Decorate _handle_message and _select_agent with @tracer.observe to capture routing spans:
from agenticai_core.runtime.trace._langfuse_tracer import Tracer

tracer = Tracer()

class TracedOrchestrator(AbstractOrchestrator):
    @tracer.observe(span_name="Orchestrator._handle_message", kind="Orchestrator")
    async def _handle_message(self, conversation: List[MessageItem]) -> MessageItem:
        """Handle message with distributed tracing."""
        last_message = conversation[-1]

        if last_message.role == 'user':
            selected_agent = self._select_agent(last_message)

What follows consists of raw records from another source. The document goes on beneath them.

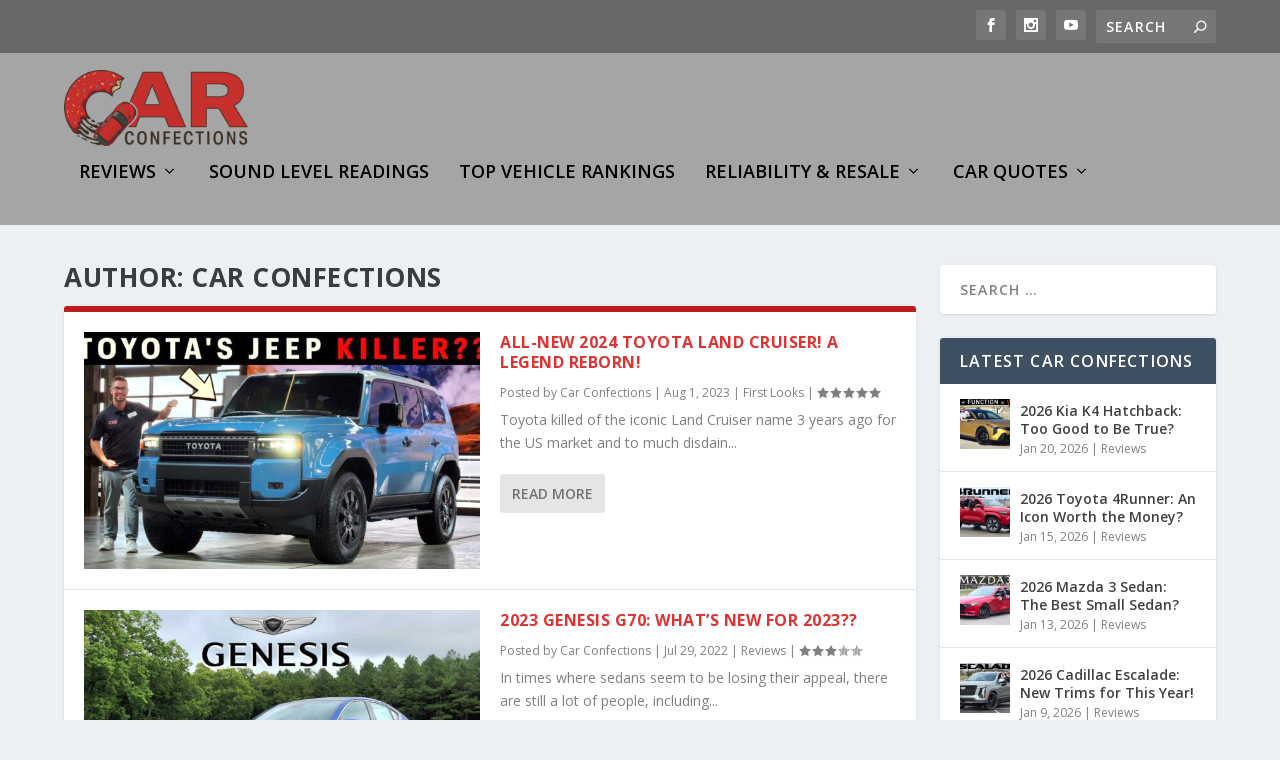

--- FILE ---
content_type: text/html; charset=utf-8
request_url: https://www.google.com/recaptcha/api2/aframe
body_size: 267
content:
<!DOCTYPE HTML><html><head><meta http-equiv="content-type" content="text/html; charset=UTF-8"></head><body><script nonce="L7FPnHswEb4p8k5k9JiGAA">/** Anti-fraud and anti-abuse applications only. See google.com/recaptcha */ try{var clients={'sodar':'https://pagead2.googlesyndication.com/pagead/sodar?'};window.addEventListener("message",function(a){try{if(a.source===window.parent){var b=JSON.parse(a.data);var c=clients[b['id']];if(c){var d=document.createElement('img');d.src=c+b['params']+'&rc='+(localStorage.getItem("rc::a")?sessionStorage.getItem("rc::b"):"");window.document.body.appendChild(d);sessionStorage.setItem("rc::e",parseInt(sessionStorage.getItem("rc::e")||0)+1);localStorage.setItem("rc::h",'1768959992849');}}}catch(b){}});window.parent.postMessage("_grecaptcha_ready", "*");}catch(b){}</script></body></html>

--- FILE ---
content_type: application/javascript; charset=utf-8
request_url: https://fundingchoicesmessages.google.com/f/AGSKWxX_qOrtLsFiQy2jbk5ZoIG2oTthfdSxveP17UqsdjUBQOdC7xxizgt-NbgvRQ3FxBjmhfrlcB6lkXwUl6BBeYDow9-XgYMzqGzICVl5u6ZUrbyYvJtmNj_cyF3khdNc2uYWtHcJdU1pzoTnnP-VnUPd1xwFc13C-zSx9n9tRCwLYurSme8AQsl-BREZ/_/ads.txt_468x80-/ads/125r./adbotleft.-sticky-ad-
body_size: -1290
content:
window['2fbcb6f2-112f-4df3-a89d-a7ae87281243'] = true;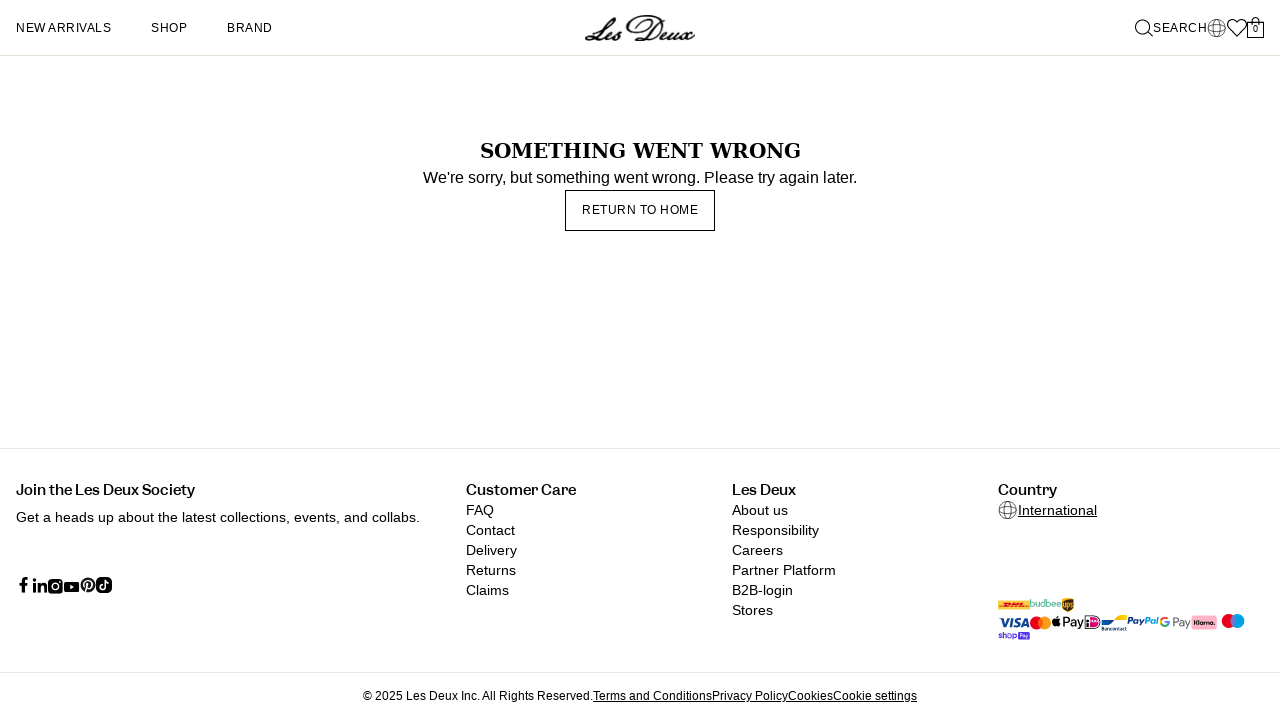

--- FILE ---
content_type: text/javascript
request_url: https://cdn.shopify.com/oxygen-v2/29497/38921/81882/2876265/assets/root-CCRhvlKP.js
body_size: -614
content:
import{K as o,J as e,F as t,H as d,D as l}from"./root-DaEgRHX_.js";import"./components-BlfodhNR.js";export{o as ErrorBoundary,e as default,t as links,d as meta,l as shouldRevalidate};


--- FILE ---
content_type: text/javascript
request_url: https://cdn.shopify.com/oxygen-v2/29497/38921/81882/2876265/assets/(_locale).collections._handle-Ie9PveVr.js
body_size: 901
content:
import{u as y,a as S,b as _,r as E,j as p}from"./components-BlfodhNR.js";import{p as L,d as N,e as P,f as x,M as D,n as I}from"./root-DaEgRHX_.js";const R=({data:e})=>{var t,i,o,c,n,a,s,l,r;return I({title:((i=(t=e==null?void 0:e.collection)==null?void 0:t.seo)==null?void 0:i.title)??((o=e==null?void 0:e.collection)==null?void 0:o.title),description:((n=(c=e==null?void 0:e.collection)==null?void 0:c.seo)==null?void 0:n.description)??((a=e==null?void 0:e.collection)==null?void 0:a.description),media:((l=(s=e==null?void 0:e.collection)==null?void 0:s.seo)==null?void 0:l.image)??((r=e==null?void 0:e.collection)==null?void 0:r.image),titleTemplate:"%s | Les Deux"})};let u={};O.hydrate=!0;async function O({request:e,serverLoader:t}){if(!e.url)return await t();const i=f(e.url);if(i)return i;const o=await t();if(e.url.includes("load-more")){const c=k(),n=f(c);if(!n)return o;const a=n.collection.products.nodes,s=o.collection.products.nodes,l=a.concat(s),r=JSON.parse(JSON.stringify(o));return r.collection.products.nodes=l,g(j(),{...n,collection:r.collection}),o}return g(e.url,o),o}function j(){return window.location.href}function k(){const e=window.location.href;let t=e;const i=new URLSearchParams(e.split("?")[1]),o=Number(i.get("page"));return o>2?t=t.replace(`page=${o}`,`page=${o-1}`):t=t.replace(`?page=${o}`,""),t}function f(e){return u[e]}function g(e,t){K(),u[e]=t}function K(){const e=Object.keys(u);if(e.length>15){const t=e[0];delete u[t]}}function U(){const{collection:e,modules:t}=y();S();const i=y(),o=_();return E.useEffect(()=>{var s,l,r,m;setTimeout(()=>{L(P("view_collection"),{...N(e,i.currency)},o);try{if(window.ShopifyEnv&&window.ShopifyEnv.PUBLIC_STORE_DOMAIN=="lesdeux-com.myshopify.com"){const h="https://api.depict.ai/create-events",d="shopify-29870758",C="91778122105",v=e.id.split("gid://shopify/Collection/")[1],w=[{type:"native_shopify_collection_view",tenant:d,market:C,shopify_collection_id:v,session_id:x.get("uuid")}];fetch(h,{method:"POST",headers:{"Content-Type":"application/json"},body:JSON.stringify(w)}).then(T=>{})}}catch(h){console.error("Error pushing tracking event to Depict:",h)}},200);let c=JSON.parse(localStorage.getItem("history")??"[]");c.length>20&&(c=c.slice(c.length-5,c.length)),c.push({type:"collection",collectionId:e.id,title:e.title,pathname:o.pathname,created:new Date().getTime(),queries:o.search}),localStorage.setItem("history",JSON.stringify(c));const n=document.createElement("script");n.type="text/javascript";var a={Name:e.title,CollectionID:e.id.split("Collection/")[1],"ImageURL:":(s=e.image)==null?void 0:s.originalSrc,URL:(l=e.onlineStoreUrl)==null?void 0:l.replace("checkout.","")};n.innerHTML=`
    var _learnq = _learnq || [];
    _learnq.push(["track", "Viewed Collection", ${JSON.stringify(a)}]);`,(m=(r=document.querySelector(".collection-wrapper"))==null?void 0:r.parentElement)==null||m.appendChild(n)},[o]),p.jsx(p.Fragment,{children:t&&p.jsx("div",{className:"collection-wrapper m-0 p-0",children:p.jsx(D,{items:t})})})}export{O as clientLoader,U as default,R as meta};
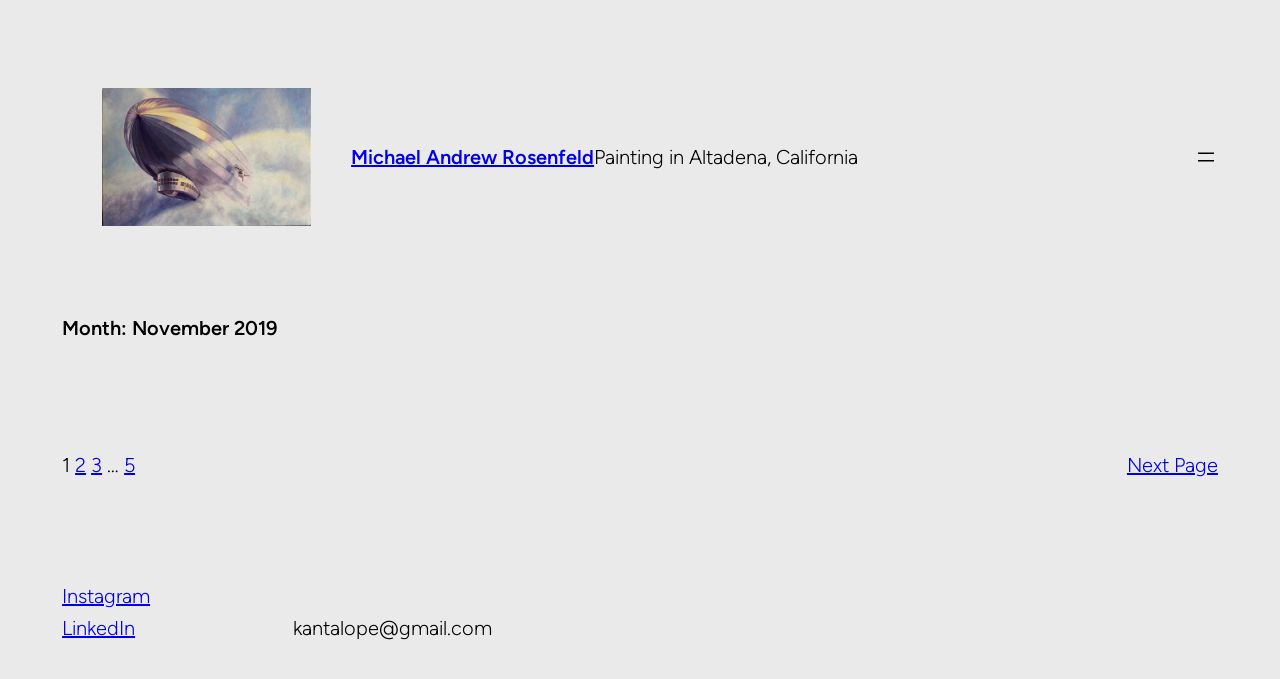

--- FILE ---
content_type: text/css
request_url: https://www.dirigibleturtle.com/wp-content/themes/erma/style.css?ver=1.0.11
body_size: 563
content:
/*
Theme Name: Erma
Theme URI: https://themeshaper.com/erma/
Author: Automattic
Author URI: https://automattic.com/
Description: Erma is a WordPress portfolio block theme that features gorgeous imagery and modern layouts. With three unique style variations and elegant templates, Erma is the perfect choice for artists, designers, and other creative professionals looking to showcase their work in an eye-catching way. The theme's design is clean and sophisticated, allowing your portfolio pieces to take center stage.
Requires at least: 5.8
Tested up to: 6.2
Requires PHP: 5.7
Version: 1.0.11
License: GNU General Public License v2 or later
License URI: http://www.gnu.org/licenses/gpl-2.0.html
Text Domain: erma
Tags: one-column, block-patterns, custom-colors, custom-menu, custom-logo, editor-style, featured-images, full-site-editing, rtl-language-support, theme-options, threaded-comments, translation-ready, wide-blocks, style-variations
*/

/*
 * Control the hover stylings of outline block style.
 * Unnecessary once block styles are configurable via theme.json
 * https://github.com/WordPress/gutenberg/issues/42794
 */
.wp-block-button.is-style-outline>.wp-block-button__link:not(.has-background):hover {
	background-color: var(--wp--preset--color--secondary);
	color: var(--wp--preset--color--base);
	border-color: var(--wp--preset--color--secondary);
}

/*
 * Link styles
 * https://github.com/WordPress/gutenberg/issues/42319
 */
a {
	text-decoration-thickness: .0625em !important;
	text-underline-offset: .15em;
}
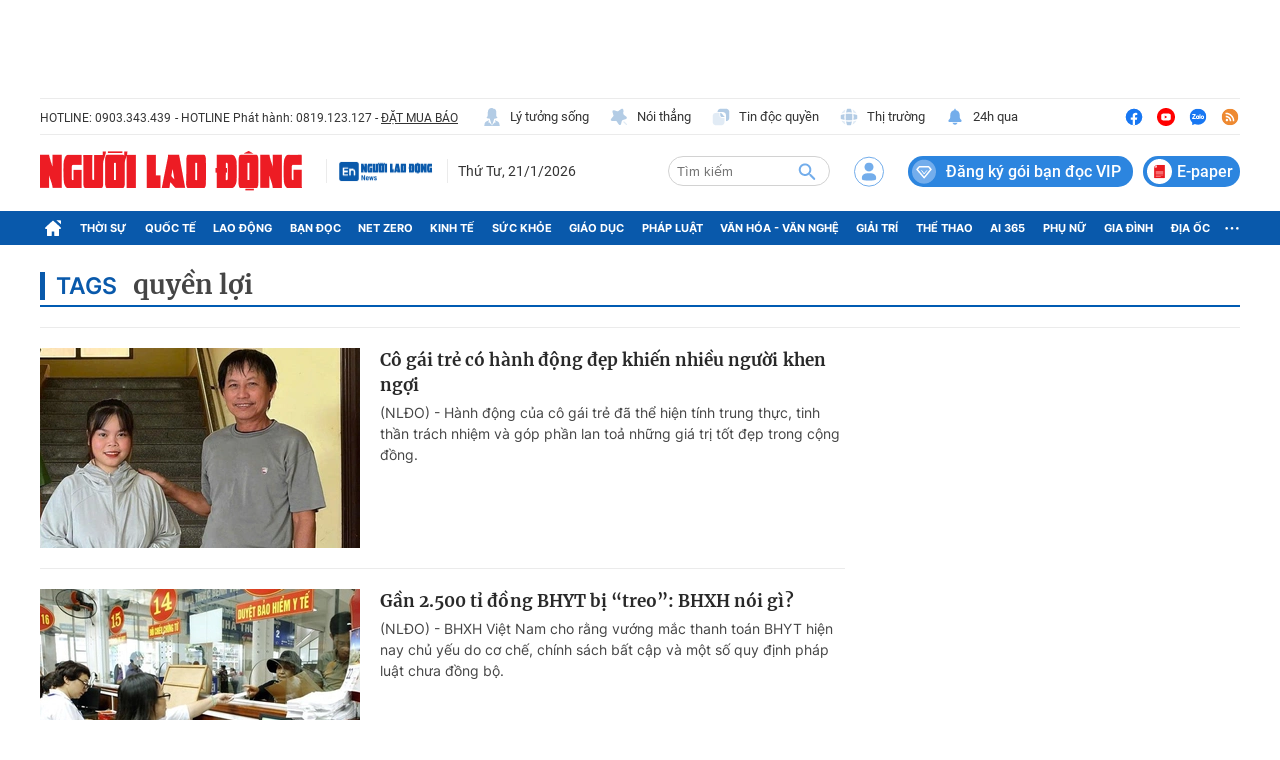

--- FILE ---
content_type: text/html; charset=UTF-8
request_url: https://auto-load-balancer.likr.tw/api/get_client_ip.php
body_size: -136
content:
"3.145.93.208"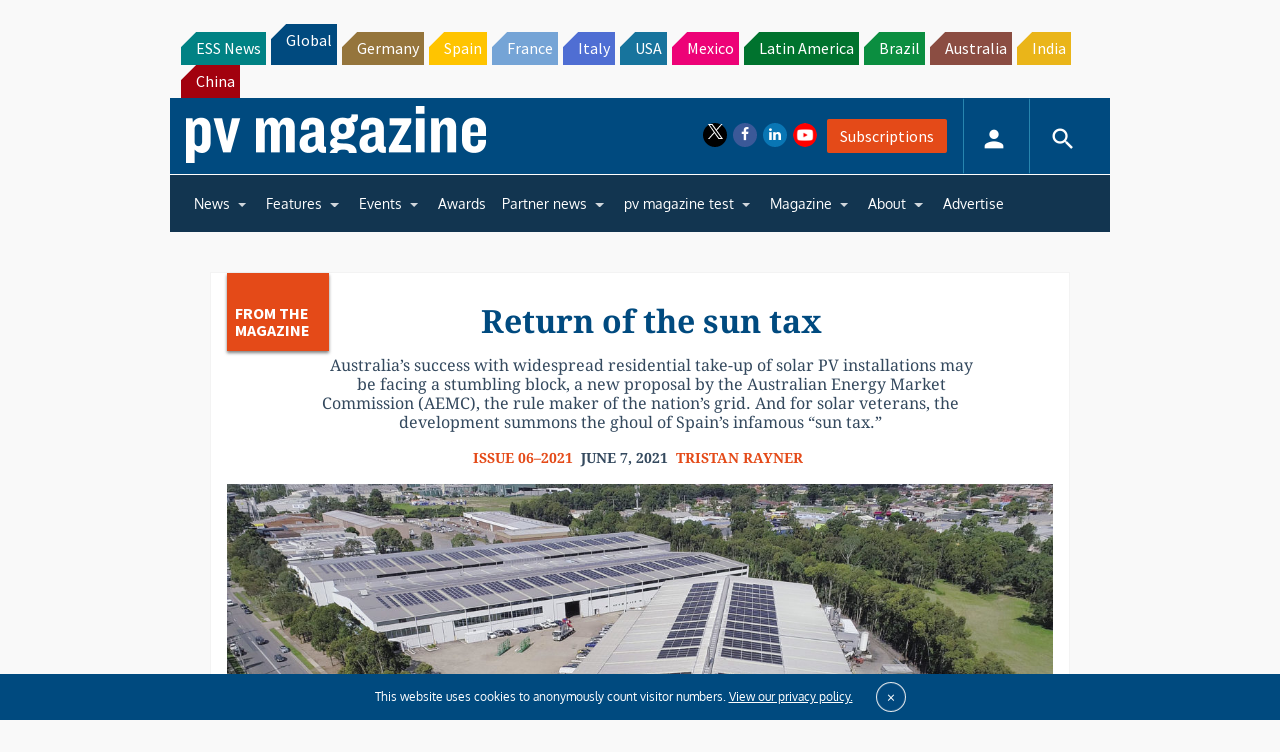

--- FILE ---
content_type: text/html; charset=utf-8
request_url: https://www.google.com/recaptcha/api2/aframe
body_size: 267
content:
<!DOCTYPE HTML><html><head><meta http-equiv="content-type" content="text/html; charset=UTF-8"></head><body><script nonce="6Jpm-s7eREpSxO4Xg6QePg">/** Anti-fraud and anti-abuse applications only. See google.com/recaptcha */ try{var clients={'sodar':'https://pagead2.googlesyndication.com/pagead/sodar?'};window.addEventListener("message",function(a){try{if(a.source===window.parent){var b=JSON.parse(a.data);var c=clients[b['id']];if(c){var d=document.createElement('img');d.src=c+b['params']+'&rc='+(localStorage.getItem("rc::a")?sessionStorage.getItem("rc::b"):"");window.document.body.appendChild(d);sessionStorage.setItem("rc::e",parseInt(sessionStorage.getItem("rc::e")||0)+1);localStorage.setItem("rc::h",'1768831756470');}}}catch(b){}});window.parent.postMessage("_grecaptcha_ready", "*");}catch(b){}</script></body></html>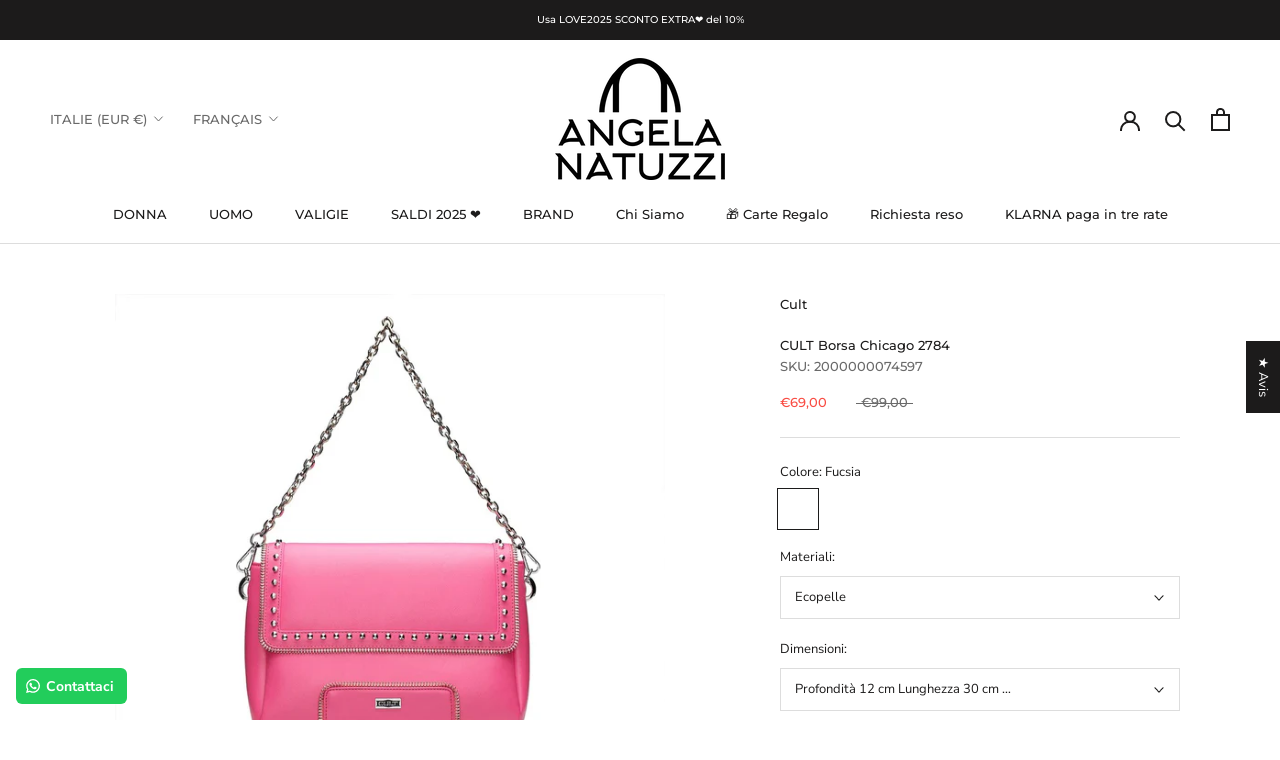

--- FILE ---
content_type: text/html; charset=utf-8
request_url: https://www.angelanatuzzi.it/fr/variants/44004337123494?section_id=store-availability
body_size: 410
content:
<div id="shopify-section-store-availability" class="shopify-section"><div class="store-availability-container" data-section-id="store-availability" data-section-type="store-availability"><div class="store-availability-information">
    <svg focusable="false" class="Icon Icon--store-availability-out-of-stock " viewBox="0 0 11 10" role="presentation">
      <path fill="none" d="M10 9.5l-9-9m9 0l-9 9" stroke="#CB2B2B"></path>
    </svg>

  <!-- MEDIA API (SHOPIFY ICONS) --><div class="store-availability-information-container"><p class="store-availability-information__title">Récupération actuellement indisponible à <strong>01 - Punto Vendita Altamura</strong></p></div>
    </div>

    <div class="store-availabilities-modal Drawer Drawer--fromRight" aria-hidden="true" tabindex="-1" id="StoreAvailabilityModal-44004337123494">
      <div class="store-availabilities-modal__header Drawer__Header Drawer__Header--bordered Drawer__Header--flexible Drawer__Container">
          <div class="store-availabilities-modal__product-information">
            <h2 class="store-availabilities-modal__product-title Drawer__Title Heading u-h4"></h2>
            <p class="store-availabilities-modal__variant-title">Fucsia / Ecopelle / Profondità 12 cm Lunghezza 30 cm Altezza 20 cm</p>
          </div>

          <button class="store-availabilities-modal__close Drawer__Close Icon-Wrapper--clickable" data-action="close-drawer" data-drawer-id="StoreAvailabilityModal-44004337123494" aria-label="Fermer"><svg class="Icon Icon--close " role="presentation" viewBox="0 0 16 14">
      <path d="M15 0L1 14m14 0L1 0" stroke="currentColor" fill="none" fill-rule="evenodd"></path>
    </svg></button>
        </div>

        <div class="store-availabilities-list Drawer__Content">
          <div class="Drawer__Main" data-scrollable>
            <div class="Drawer__Container"><div class="store-availability-list__item">
                  <p class="store-availability-list__location"><strong>01 - Punto Vendita Altamura</strong></p>

                  <div class="store-availability-list__item-info">
                    <div class="store-availability-list__stock">
    <svg focusable="false" class="Icon Icon--store-availability-out-of-stock " viewBox="0 0 11 10" role="presentation">
      <path fill="none" d="M10 9.5l-9-9m9 0l-9 9" stroke="#CB2B2B"></path>
    </svg>

  <!-- MEDIA API (SHOPIFY ICONS) -->Récupération actuellement indisponible
</div>

                    <div class="store-availability-list__contact"><p>Via Ottavio Serena, 10<br>70022 Altamura BA<br>Italie</p>+390803146820
</div>
                  </div>
                </div></div>
          </div>
        </div>
      </div>
    </div></div>


</div>

--- FILE ---
content_type: text/javascript
request_url: https://www.angelanatuzzi.it/cdn/shop/t/19/assets/custom.js?v=28345511343538424911695344840
body_size: -510
content:
document.querySelectorAll(".Pagination__NavItem").forEach(function(item){item.addEventLister("click",function(){console.log(item),console.log(123)})}),console.log(document.querySelectorAll("a.Pagination__NavItem"));
//# sourceMappingURL=/cdn/shop/t/19/assets/custom.js.map?v=28345511343538424911695344840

            return ToolCall(
                tool_name=selected_agent.name,
                message=last_message.content,
                thought=f"Routing to {selected_agent.name}"
            )

        # Handle other cases...

    @tracer.observe(metadata={"operation": "agent_selection"})
    def _select_agent(self, message: MessageItem):
        """Agent selection with tracing."""
        # Selection logic
        return self._agents[0]

Common orchestration flows

User → agent → user (single-agent turn):
# User query → select agent → agent processes → return to user
role='user' → route to agent → role='tool' → route_to_user
User → agent → agent → user (chained agents):
# Chain multiple agents before returning
role='user' → Agent1 → Agent2 → route_to_user
User → user (direct response, no agent):
# Direct clarification request
role='user' → route_to_user (no suitable agent)

Register the orchestrator

Pass the orchestrator class to app.start:
from src.orchestrator.custom_orchestrator import CustomOrchestrator

app.start(
    orchestrator_cls=CustomOrchestrator,
    host="0.0.0.0",
    port=8080
)

Best practices

  • message field: This is the most important field in ToolCall. For agents, it contains the task or question to process. For route_to_user, it is the exact response the user sees.
  • Error handling: Handle both success and error cases. Return ErrorMessage for routing failures and always implement a route_to_user fallback.
  • Logging: Use thought and reason fields for debugging routing decisions. Log agent selection outcomes and track agent performance.
  • State management: Use memory stores to track conversation context and agent selection history across turns.
  • Performance: Keep routing logic lightweight. Avoid blocking calls in _handle_message. Use tracing to identify latency bottlenecks.